Copy out the records below, swapping every "desert scrub bush" for "desert shrub" and leaving everything else unchanged.

## START

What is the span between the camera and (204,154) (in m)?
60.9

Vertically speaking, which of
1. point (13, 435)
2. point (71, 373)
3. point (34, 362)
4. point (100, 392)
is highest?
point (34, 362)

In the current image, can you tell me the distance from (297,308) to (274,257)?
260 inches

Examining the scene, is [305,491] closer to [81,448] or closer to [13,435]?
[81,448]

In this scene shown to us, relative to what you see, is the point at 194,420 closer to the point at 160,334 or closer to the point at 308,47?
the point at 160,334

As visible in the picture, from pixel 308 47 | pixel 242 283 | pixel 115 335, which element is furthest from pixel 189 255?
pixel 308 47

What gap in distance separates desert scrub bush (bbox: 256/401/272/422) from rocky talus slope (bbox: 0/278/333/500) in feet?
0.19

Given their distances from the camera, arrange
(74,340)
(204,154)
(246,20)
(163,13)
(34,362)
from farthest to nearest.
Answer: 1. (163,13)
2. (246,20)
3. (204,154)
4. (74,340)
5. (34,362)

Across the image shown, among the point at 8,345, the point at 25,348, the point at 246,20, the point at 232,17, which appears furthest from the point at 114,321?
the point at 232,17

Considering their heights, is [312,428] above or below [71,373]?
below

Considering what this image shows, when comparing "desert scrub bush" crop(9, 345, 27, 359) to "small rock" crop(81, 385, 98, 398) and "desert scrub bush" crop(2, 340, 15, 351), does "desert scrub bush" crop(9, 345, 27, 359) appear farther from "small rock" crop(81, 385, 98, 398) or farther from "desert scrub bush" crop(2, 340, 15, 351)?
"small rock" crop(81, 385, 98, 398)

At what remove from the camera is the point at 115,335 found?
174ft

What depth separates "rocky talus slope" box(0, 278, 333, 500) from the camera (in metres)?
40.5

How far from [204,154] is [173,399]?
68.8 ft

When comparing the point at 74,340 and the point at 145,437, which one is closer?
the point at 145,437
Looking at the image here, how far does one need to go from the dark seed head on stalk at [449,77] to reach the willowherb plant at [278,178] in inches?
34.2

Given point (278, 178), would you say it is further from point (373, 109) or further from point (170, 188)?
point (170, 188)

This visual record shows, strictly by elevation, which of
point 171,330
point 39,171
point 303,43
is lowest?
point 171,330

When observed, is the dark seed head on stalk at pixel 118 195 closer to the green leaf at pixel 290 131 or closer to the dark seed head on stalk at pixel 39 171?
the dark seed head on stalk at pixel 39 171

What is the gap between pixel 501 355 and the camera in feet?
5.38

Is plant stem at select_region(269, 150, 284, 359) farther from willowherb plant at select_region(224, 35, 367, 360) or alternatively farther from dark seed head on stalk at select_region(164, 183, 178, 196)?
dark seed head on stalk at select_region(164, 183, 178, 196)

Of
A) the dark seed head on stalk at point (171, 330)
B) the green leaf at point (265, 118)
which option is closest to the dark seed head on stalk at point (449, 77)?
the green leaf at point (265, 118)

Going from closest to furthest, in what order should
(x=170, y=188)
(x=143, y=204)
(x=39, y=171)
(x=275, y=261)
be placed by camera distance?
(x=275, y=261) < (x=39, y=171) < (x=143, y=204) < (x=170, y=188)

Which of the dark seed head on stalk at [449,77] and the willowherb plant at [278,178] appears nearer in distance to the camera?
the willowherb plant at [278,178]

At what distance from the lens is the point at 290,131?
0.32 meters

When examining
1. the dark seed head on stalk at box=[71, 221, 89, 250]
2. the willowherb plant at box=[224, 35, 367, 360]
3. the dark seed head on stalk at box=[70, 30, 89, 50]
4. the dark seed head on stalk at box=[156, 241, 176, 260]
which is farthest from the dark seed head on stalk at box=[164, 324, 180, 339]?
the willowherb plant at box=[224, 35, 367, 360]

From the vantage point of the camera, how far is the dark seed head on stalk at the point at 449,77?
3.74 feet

## END

## FULL RESPONSE
What is the span between the camera and (204,154) (in m)?
60.9

Vertically speaking, which of
1. point (13, 435)
2. point (71, 373)
3. point (34, 362)
4. point (100, 392)
is highest?
point (34, 362)

In the current image, can you tell me the distance from (297,308) to (274,257)?
260 inches

Examining the scene, is [305,491] closer to [81,448] or closer to [13,435]?
[81,448]

In this scene shown to us, relative to what you see, is the point at 194,420 closer to the point at 160,334 or closer to the point at 308,47?
the point at 160,334

As visible in the picture, from pixel 308 47 | pixel 242 283 | pixel 115 335, which element is furthest from pixel 189 255?
pixel 308 47

What gap in distance separates desert shrub (bbox: 256/401/272/422) from rocky talus slope (bbox: 0/278/333/500) in feet?
0.19

Given their distances from the camera, arrange
(74,340)
(204,154)
(246,20)
(163,13)
(34,362)
from farthest to nearest.
Answer: 1. (163,13)
2. (246,20)
3. (204,154)
4. (74,340)
5. (34,362)

Across the image shown, among the point at 8,345, the point at 25,348, the point at 246,20, the point at 232,17, which appears furthest from the point at 114,321?
the point at 232,17

Considering their heights, is [312,428] above or below [71,373]?
below

Considering what this image shows, when comparing "desert shrub" crop(9, 345, 27, 359) to "small rock" crop(81, 385, 98, 398) and "desert shrub" crop(2, 340, 15, 351), does "desert shrub" crop(9, 345, 27, 359) appear farther from "small rock" crop(81, 385, 98, 398) or farther from "desert shrub" crop(2, 340, 15, 351)?
"small rock" crop(81, 385, 98, 398)

At what remove from the camera is the point at 115,335 found?
174ft

What depth separates "rocky talus slope" box(0, 278, 333, 500) from the camera (in metres)?
40.5

How far from [204,154] is [173,399]?
68.8 ft

When comparing the point at 74,340 and the point at 145,437, which one is closer?
the point at 145,437
Looking at the image here, how far does one need to go from the dark seed head on stalk at [449,77] to reach the willowherb plant at [278,178] in inches?
34.2

Given point (278, 178), would you say it is further from point (373, 109) or further from point (170, 188)?
point (170, 188)

This visual record shows, strictly by elevation, which of
point 171,330
point 39,171
point 303,43
is lowest?
point 171,330

When observed, is the dark seed head on stalk at pixel 118 195 closer to the green leaf at pixel 290 131 or closer to the dark seed head on stalk at pixel 39 171?
the dark seed head on stalk at pixel 39 171

What is the gap between pixel 501 355 and the camera in feet?
5.38

Is plant stem at select_region(269, 150, 284, 359) farther from willowherb plant at select_region(224, 35, 367, 360) or alternatively farther from dark seed head on stalk at select_region(164, 183, 178, 196)?
dark seed head on stalk at select_region(164, 183, 178, 196)

Of
A) the dark seed head on stalk at point (171, 330)
B) the green leaf at point (265, 118)
which option is closest to the dark seed head on stalk at point (449, 77)?
the green leaf at point (265, 118)

Going from closest to furthest, in what order should
(x=170, y=188)
(x=143, y=204)
(x=39, y=171)
(x=275, y=261)
be placed by camera distance?
(x=275, y=261) < (x=39, y=171) < (x=143, y=204) < (x=170, y=188)

Which of the dark seed head on stalk at [449,77] and the willowherb plant at [278,178] appears nearer in distance to the camera?
the willowherb plant at [278,178]

At what distance from the lens is the point at 290,131?
0.32 meters

When examining
1. the dark seed head on stalk at box=[71, 221, 89, 250]
2. the willowherb plant at box=[224, 35, 367, 360]
3. the dark seed head on stalk at box=[70, 30, 89, 50]
4. the dark seed head on stalk at box=[156, 241, 176, 260]
which is farthest from the dark seed head on stalk at box=[164, 324, 180, 339]?
the willowherb plant at box=[224, 35, 367, 360]

From the vantage point of the camera, how far is the dark seed head on stalk at the point at 449,77?
3.74 feet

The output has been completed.